• _Work to do_: Rewrite the records below, changing every "camera" to "viewer" and leaving everything else unchanged.

• _Data supplied_:
= = = =
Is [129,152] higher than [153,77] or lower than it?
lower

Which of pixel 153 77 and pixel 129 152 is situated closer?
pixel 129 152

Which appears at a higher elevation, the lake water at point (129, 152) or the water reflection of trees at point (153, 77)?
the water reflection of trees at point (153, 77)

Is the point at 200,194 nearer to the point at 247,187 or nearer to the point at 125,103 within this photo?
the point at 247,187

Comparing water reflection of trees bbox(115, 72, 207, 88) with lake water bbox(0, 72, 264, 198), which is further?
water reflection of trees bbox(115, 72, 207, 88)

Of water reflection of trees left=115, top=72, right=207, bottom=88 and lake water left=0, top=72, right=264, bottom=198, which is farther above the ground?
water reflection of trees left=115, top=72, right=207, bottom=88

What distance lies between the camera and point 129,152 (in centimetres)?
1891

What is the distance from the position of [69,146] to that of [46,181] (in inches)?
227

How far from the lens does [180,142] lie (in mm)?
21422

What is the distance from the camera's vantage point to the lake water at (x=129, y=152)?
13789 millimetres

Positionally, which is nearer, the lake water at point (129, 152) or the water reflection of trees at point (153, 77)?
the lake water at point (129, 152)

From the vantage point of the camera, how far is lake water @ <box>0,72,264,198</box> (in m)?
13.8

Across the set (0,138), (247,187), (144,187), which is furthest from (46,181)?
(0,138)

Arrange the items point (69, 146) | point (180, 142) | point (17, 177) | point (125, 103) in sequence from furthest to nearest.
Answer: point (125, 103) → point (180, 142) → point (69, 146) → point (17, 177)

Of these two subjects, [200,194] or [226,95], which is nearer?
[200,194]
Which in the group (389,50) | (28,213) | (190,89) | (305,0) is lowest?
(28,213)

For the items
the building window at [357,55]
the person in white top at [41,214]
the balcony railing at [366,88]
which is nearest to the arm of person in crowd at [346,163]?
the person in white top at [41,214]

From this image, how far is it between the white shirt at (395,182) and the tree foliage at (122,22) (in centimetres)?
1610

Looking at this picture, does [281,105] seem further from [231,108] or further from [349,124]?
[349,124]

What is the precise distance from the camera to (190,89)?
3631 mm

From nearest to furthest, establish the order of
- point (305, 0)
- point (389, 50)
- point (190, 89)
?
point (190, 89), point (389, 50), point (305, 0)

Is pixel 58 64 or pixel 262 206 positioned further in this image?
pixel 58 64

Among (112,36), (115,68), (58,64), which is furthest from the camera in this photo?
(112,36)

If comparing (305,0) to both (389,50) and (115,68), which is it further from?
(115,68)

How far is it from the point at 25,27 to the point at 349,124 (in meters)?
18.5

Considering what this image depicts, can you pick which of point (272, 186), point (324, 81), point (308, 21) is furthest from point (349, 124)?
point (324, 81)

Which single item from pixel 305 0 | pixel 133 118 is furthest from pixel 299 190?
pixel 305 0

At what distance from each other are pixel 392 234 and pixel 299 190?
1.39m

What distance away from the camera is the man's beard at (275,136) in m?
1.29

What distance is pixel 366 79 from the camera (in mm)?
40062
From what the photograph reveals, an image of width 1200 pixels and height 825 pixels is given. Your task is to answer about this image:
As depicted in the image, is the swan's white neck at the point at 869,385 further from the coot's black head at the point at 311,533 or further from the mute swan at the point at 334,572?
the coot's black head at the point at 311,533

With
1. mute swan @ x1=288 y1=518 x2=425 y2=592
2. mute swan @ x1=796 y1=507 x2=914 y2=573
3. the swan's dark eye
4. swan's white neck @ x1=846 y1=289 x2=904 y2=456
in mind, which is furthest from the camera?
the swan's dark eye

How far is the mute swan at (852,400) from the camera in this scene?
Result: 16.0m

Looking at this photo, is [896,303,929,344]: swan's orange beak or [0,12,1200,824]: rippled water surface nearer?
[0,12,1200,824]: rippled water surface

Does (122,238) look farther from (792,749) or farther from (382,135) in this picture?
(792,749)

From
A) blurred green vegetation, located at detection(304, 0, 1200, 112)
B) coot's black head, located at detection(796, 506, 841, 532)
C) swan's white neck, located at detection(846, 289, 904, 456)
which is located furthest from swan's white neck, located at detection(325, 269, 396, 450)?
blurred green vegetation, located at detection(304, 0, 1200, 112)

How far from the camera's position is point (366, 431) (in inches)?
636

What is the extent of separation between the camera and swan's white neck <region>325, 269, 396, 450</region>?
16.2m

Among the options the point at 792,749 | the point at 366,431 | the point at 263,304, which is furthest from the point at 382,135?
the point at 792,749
= = = =
• _Result of this exercise_:
Is [129,152] higher than [153,77] or lower than it?
lower

Which of pixel 153 77 and pixel 129 152 is situated closer?
pixel 129 152

Which appears at a higher elevation, the lake water at point (129, 152) or the water reflection of trees at point (153, 77)?
the water reflection of trees at point (153, 77)

Is the point at 200,194 nearer to the point at 247,187 or nearer to the point at 125,103 within this photo?
the point at 247,187

Comparing water reflection of trees bbox(115, 72, 207, 88) with lake water bbox(0, 72, 264, 198), which is further?
water reflection of trees bbox(115, 72, 207, 88)

Of water reflection of trees left=115, top=72, right=207, bottom=88 and lake water left=0, top=72, right=264, bottom=198, which is farther above the ground?
water reflection of trees left=115, top=72, right=207, bottom=88

What distance lies between the viewer and point 129,152 (in centimetres)?
1891

What is the distance from the position of [69,146] to that of [46,181] (in inches)?
227

How far from the lens does [180,142] lie (in mm)?
21422

What is the distance from the viewer's vantage point to the lake water at (x=129, y=152)?
13789 millimetres

Positionally, which is nearer, the lake water at point (129, 152) or the water reflection of trees at point (153, 77)?
the lake water at point (129, 152)

From the vantage point of the viewer, how far is lake water @ <box>0,72,264,198</box> (in m)?
13.8

Across the set (0,138), (247,187), (144,187), which is furthest from (46,181)?
(0,138)

Arrange the items point (69, 146) | point (180, 142) | point (17, 177) | point (125, 103) in sequence from furthest to nearest.
Answer: point (125, 103) → point (180, 142) → point (69, 146) → point (17, 177)

Of these two subjects, [200,194] or [226,95], which is nearer?
[200,194]
Which in the group (389,50) | (28,213) | (190,89) | (305,0) is lowest?
(28,213)

For the items
the building window at [357,55]
the person in white top at [41,214]
the balcony railing at [366,88]
which is nearest to the arm of person in crowd at [346,163]?
the person in white top at [41,214]

From this image, how far is it between the white shirt at (395,182) and the tree foliage at (122,22) (in centimetres)?
1610

Looking at this picture, does [281,105] seem further from [231,108] or further from [349,124]?
[349,124]

What is the precise distance from the viewer to (190,89)?
3631 mm

From nearest to furthest, establish the order of
- point (305, 0)
- point (389, 50)
- point (190, 89)
?
point (190, 89), point (389, 50), point (305, 0)

Is pixel 58 64 or pixel 262 206 positioned further in this image?
pixel 58 64

Among (112,36), (115,68), (58,64), which is furthest from the viewer in this photo?
(112,36)

If comparing (305,0) to both (389,50) and (115,68), which is it further from?
(115,68)

How far is it from the point at 25,27 to the point at 349,124 (in meters)?
18.5

Considering what this image depicts, can you pick which of point (272, 186), point (324, 81), point (308, 21) is furthest from point (349, 124)?
point (324, 81)

Which single item from pixel 305 0 | pixel 133 118 is furthest from pixel 299 190?
pixel 305 0

At what distance from each other are pixel 392 234 and pixel 299 190?
1.39m

What distance away from the viewer is the man's beard at (275,136) in m?
1.29

What distance is pixel 366 79 from the viewer (in mm)?
40062
From what the photograph reveals, an image of width 1200 pixels and height 825 pixels is given. Your task is to answer about this image:
As depicted in the image, is the swan's white neck at the point at 869,385 further from the coot's black head at the point at 311,533 or further from the mute swan at the point at 334,572?
the coot's black head at the point at 311,533

With
1. mute swan @ x1=288 y1=518 x2=425 y2=592
2. mute swan @ x1=796 y1=507 x2=914 y2=573
3. the swan's dark eye
4. swan's white neck @ x1=846 y1=289 x2=904 y2=456
in mind, which is furthest from the viewer?
the swan's dark eye

How far is the mute swan at (852,400) from the viewer in this scene?
Result: 16.0m

Looking at this photo, is [896,303,929,344]: swan's orange beak or [0,12,1200,824]: rippled water surface nearer?
[0,12,1200,824]: rippled water surface

Does (122,238) look farther from (792,749) or farther from (382,135) in this picture?
(792,749)

From
A) blurred green vegetation, located at detection(304, 0, 1200, 112)
B) coot's black head, located at detection(796, 506, 841, 532)
C) swan's white neck, located at detection(846, 289, 904, 456)
which is located furthest from swan's white neck, located at detection(325, 269, 396, 450)?
blurred green vegetation, located at detection(304, 0, 1200, 112)

How far from the viewer's position is point (366, 431) (in inches)?
636

What is the extent of separation between the viewer and swan's white neck <region>325, 269, 396, 450</region>?
16.2m

Among the options the point at 792,749 | the point at 366,431 | the point at 263,304, which is furthest from the point at 382,135?
the point at 792,749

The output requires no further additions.